The Journeyman has left the master and is recognised as a skilled person in their own right. 'Journeyman' can mean both the right to claim their own wages for a days work (from the French journée – day') or the right to travel away from the master's workshop and set up on their own. But how do you know when the apprenticeship is over? Because the master tells you, and in many crafts you make an 'Apprentice Piece' to show your skill. These are often miniature works so that the journeyman can take them with themselves and show potential clients that they deserve a days pay for their work.

So in our spiritual journey, who tells us we are fit for the road? What do we have to show for it? All too often it seems to me we make the decision for ourselves, taken up in the individualistic spirit of the age. We think we can strike out on our own because of some little thing, and no one tells us otherwise. The apprentice is told by the master 'I have shown you all I know' – or possibly just – 'I have shown you all you can take in' for we are not all equally skilled. The client looks at your work-piece and declares 'Yes I will pay you'. The recognition comes from without and is given to us by grace.

And so the journeyman sets up shop and makes a living in the community. But the journeyman is not a master, and all self-respecting craftspeople know this. When and how do they become a master?

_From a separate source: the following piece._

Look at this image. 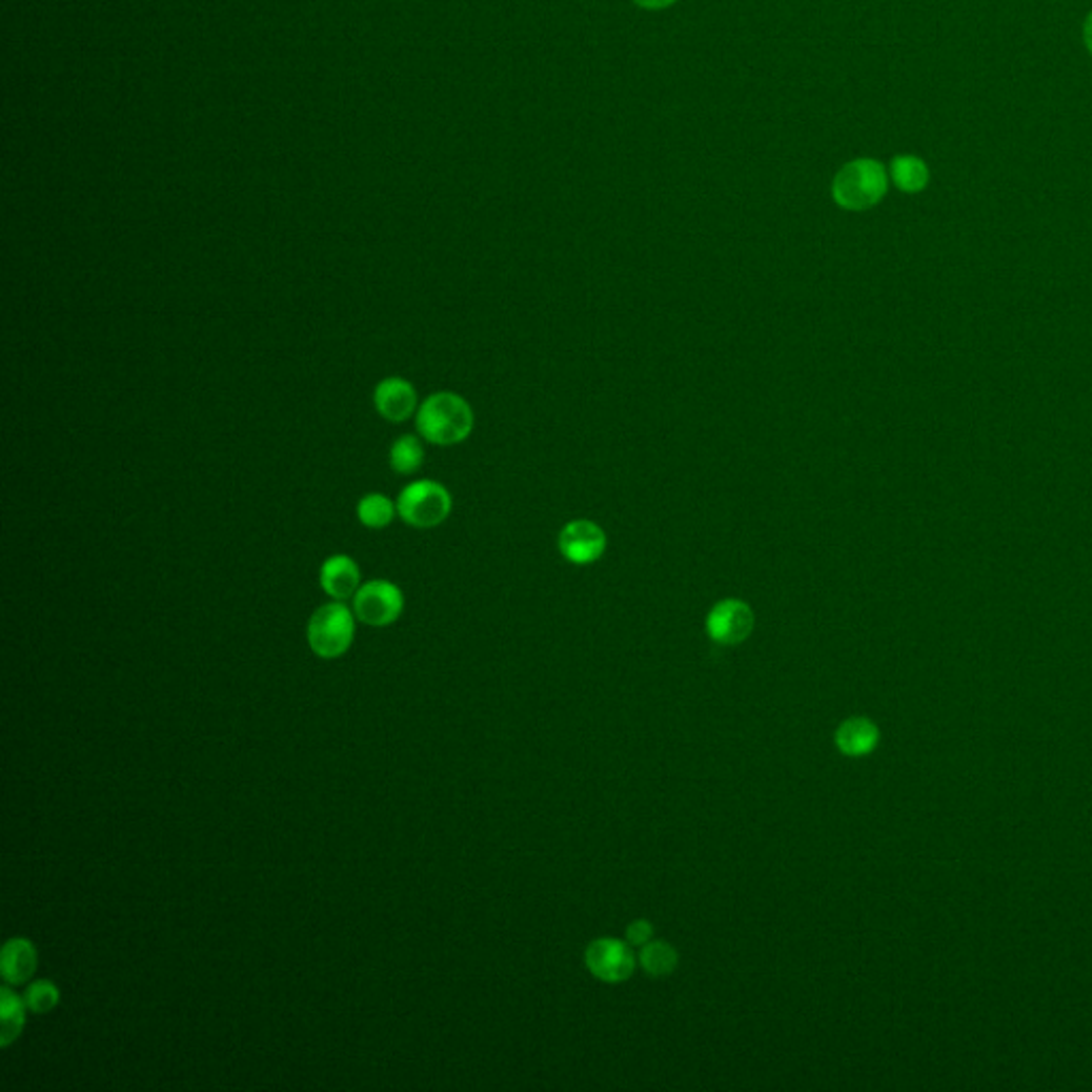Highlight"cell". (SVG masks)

Again the recognition comes from without, from the community the journeyman has settled in. When the parents or guardians of a young person approaches them and asks the journeyman to take them on as an apprentice. And the cycle of life turns and starts around again.

The discipline of practical apprenticeship and mastery of skills has much to teach us spiritually, especially us Quakers, for we 'Do It Together'.

Furthermore the discipline of application of  practical skill teaches us about our spiritual lives directly. The mastery of practical skills in the world directly translates into enabling our relationships with one-another. The need to work out how to turn a material object into something useful and beautiful – including getting the best sound out of your musical instrument – teaches us to stay with the problem and discover the solution from within the material, which in turn teaches us to engage in dialogue with others, and not to force ourselves on others. The need to find the best and easiest way to get the result we are looking for without laborious working and reworking teaches us to be tentative with the material and so to be tentative in our dealings with other people, to listen and consider ourselves perhaps mistaken. And above all, the need to deal objectively with the world, to confront the material objectivity of the other teaches us empathy with both the materials we work with and with other people. Hear Richard Sennet on this.

The master truly knows the meaning of 'For whosoever will save his life shall lose it: and whosoever will lose his life for my sake shall find it.' (Matthew 16.25). The master transcends the self and becomes one with the work, and then in the work discovers themselves.